For both `train_data_norm` and `test_data_norm`, create new variables `train_data_rsp` and `test_data_rsp` which reshape the data to be (num_samples, 28, 28, 1). This format stores each image in a 28x28x1 tensor (the final 1 represents the number of channels in the image. Our images are grayscale, so there is only 1 channel).

In [30]:
#TODO: Answer this question
#train_data_rsp = <your code here>
#test_data_rsp = <your code here>

In [31]:
conv_input_size = (28,28,1)
conv_input_layer = keras.Input(conv_input_size,name="conv_input")
print(conv_input_layer)

Tensor("conv_input_1:0", shape=(None, 28, 28, 1), dtype=float32)


In [32]:
conv_layer_1 = keras.layers.Conv2D(32, kernel_size=(3,3), activation="relu",name="conv_layer_1")
maxpool_1 = keras.layers.MaxPooling2D(pool_size=(2,2),name="maxpool_1")
conv_layer_2 = keras.layers.Conv2D(64, kernel_size=(3, 3), activation="relu",name="conv_layer_2")
maxpool_2 = keras.layers.MaxPooling2D(pool_size=(2,2),name="maxpool_2")
flatten = keras.layers.Flatten()
conv_class_layer = keras.layers.Dense(10,activation="softmax")

In [33]:
conv_layers = [conv_input_layer,
               conv_layer_1,
               maxpool_1,
               conv_layer_2,
               maxpool_2,
               flatten,
               conv_class_layer]

In [34]:
conv_model = keras.Sequential(layers=conv_layers)
conv_model.summary()

Model: "sequential_1"
_________________________________________________________________
Layer (type)                 Output Shape              Param #   
conv_layer_1 (Conv2D)        (None, 26, 26, 32)        320       
_________________________________________________________________
maxpool_1 (MaxPooling2D)     (None, 13, 13, 32)        0         
_________________________________________________________________
conv_layer_2 (Conv2D)        (None, 11, 11, 64)        18496     
_________________________________________________________________
maxpool_2 (MaxPooling2D)     (None, 5, 5, 64)          0         
_________________________________________________________________
flatten_1 (Flatten)          (None, 1600)              0         
_________________________________________________________________
dense_1 (Dense)              (None, 10)                16010     
Total params: 34,826
Trainable params: 34,826
Non-trainable params: 0
__________________________________________________

In [35]:
conv_model.compile(loss="sparse_categorical_crossentropy",optimizer="adam",metrics=["accuracy"])

In [36]:
conv_hist = conv_model.fit(train_data_rsp,train_labels,epochs=25,validation_data=(test_data_rsp,test_labels))
conv_hist_dict = conv_hist.history

NameError: name 'train_data_rsp' is not defined

In [37]:
print(conv_hist_dict.keys())

NameError: name 'conv_hist_dict' is not defined

### Q8 [10 points]

Just as above, provide 2 plots visualizing the performance of the CNN on this dataset.

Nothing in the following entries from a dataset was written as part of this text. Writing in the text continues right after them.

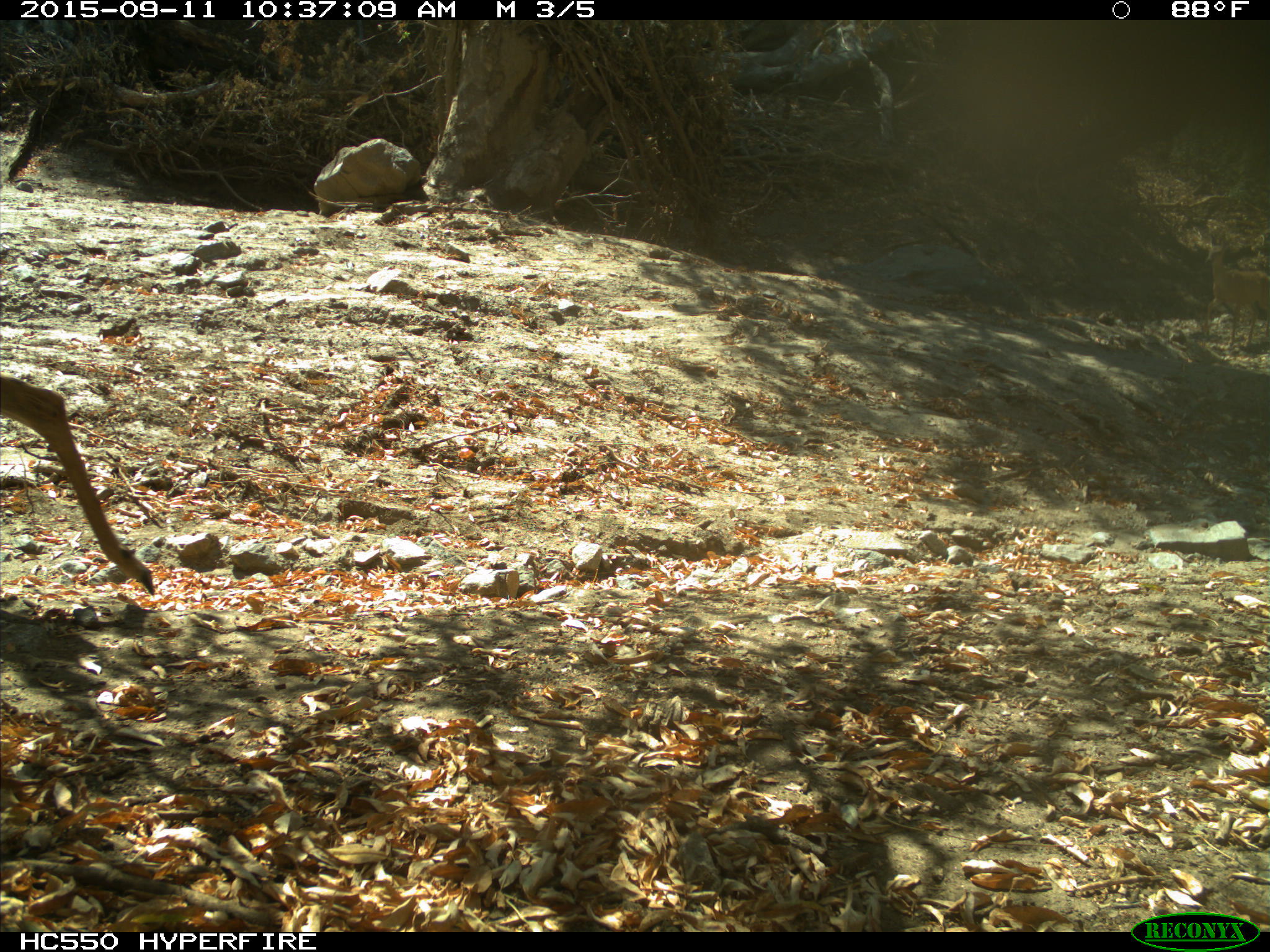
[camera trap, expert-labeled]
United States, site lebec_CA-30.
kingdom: Animalia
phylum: Chordata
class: Mammalia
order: Artiodactyla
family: Cervidae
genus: Odocoileus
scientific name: Odocoileus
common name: deer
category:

Plot 1 should compare the *training loss* and *testing loss* for during training. X-axis should be the epoch number, and Y-axis should be the values for training and testing loss. 

Plot 2 should compare *training accuracy* and *testing accuracy* during training. As above, X-axis should be epoch number, and Y-axis should be training/testing accuracy.

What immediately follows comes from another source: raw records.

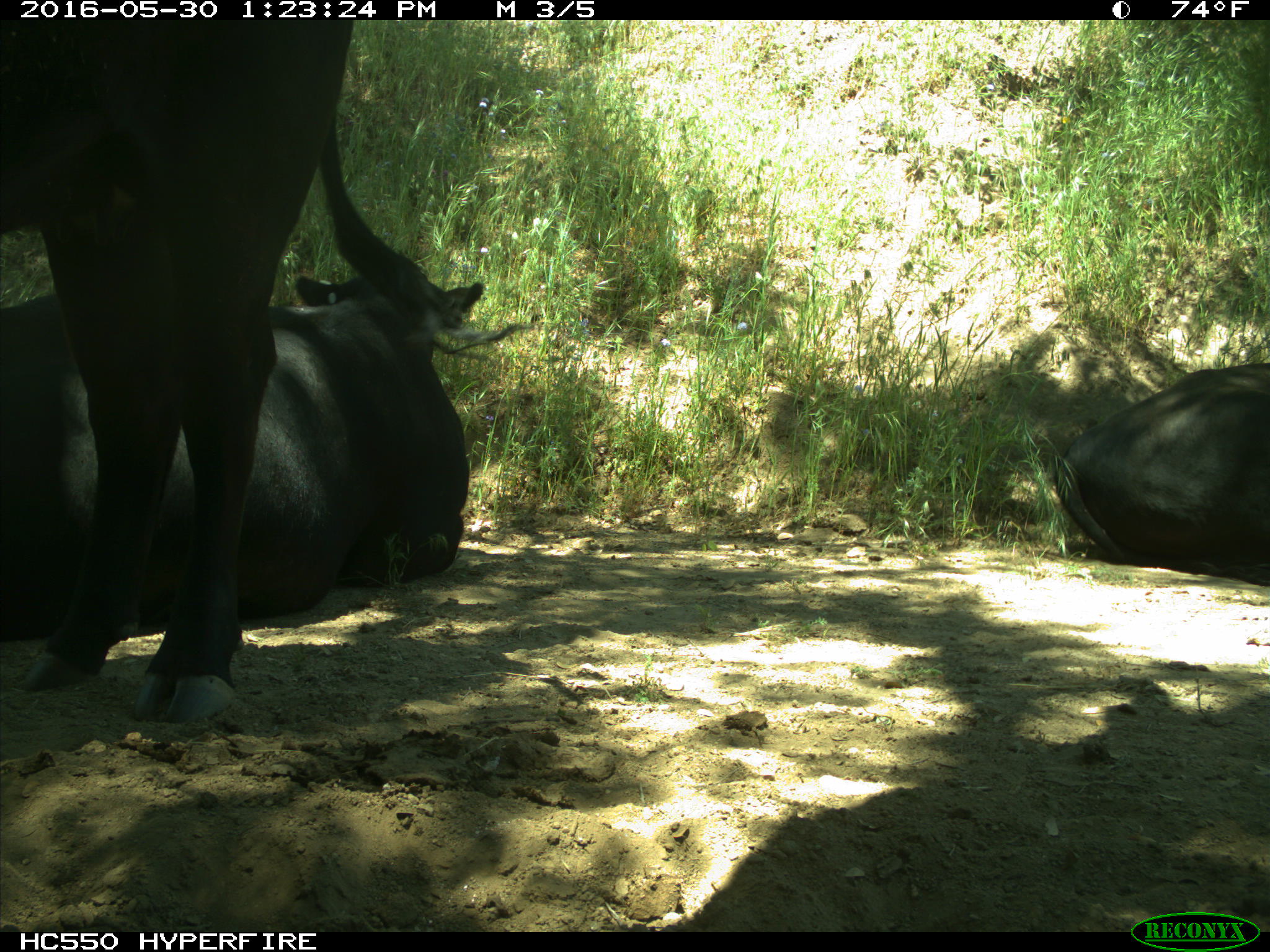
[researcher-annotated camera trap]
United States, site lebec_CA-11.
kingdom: Animalia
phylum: Chordata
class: Mammalia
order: Artiodactyla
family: Bovidae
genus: Bos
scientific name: Bos taurus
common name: domestic cow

Be sure to label your charts.

In [38]:
# TODO: Training/Testing Loss Chart Here

In [39]:
# TODO: Training/Testing Accuracy Chart Here

### Q9 [10 points]

Answer the following questions with a few sentences each to discuss the performance of these two models.

1. Which of the two models performed better on the testing data?
    - Why do you think this is?

2. Which model had fewer trainable parameters? 

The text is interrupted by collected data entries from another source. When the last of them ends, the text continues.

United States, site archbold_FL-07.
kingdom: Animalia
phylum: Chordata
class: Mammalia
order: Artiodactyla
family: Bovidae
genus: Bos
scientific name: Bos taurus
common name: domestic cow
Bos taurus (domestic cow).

3. What do trainable parameters values mean and how are they derived? (Trainable parameter values for each layer are found in the calls to `model.summary()` for the DNN model and `conv_model.summary()` for the CNN model.
    - **HINT:** Add up the number of elements in both the weight and bias matrices, and compare to the trainable parameter size for each layer.
4. Do you expect that the model with the largest number of parameters will always perform best?

Done! Save and submit your notebook on Canvas!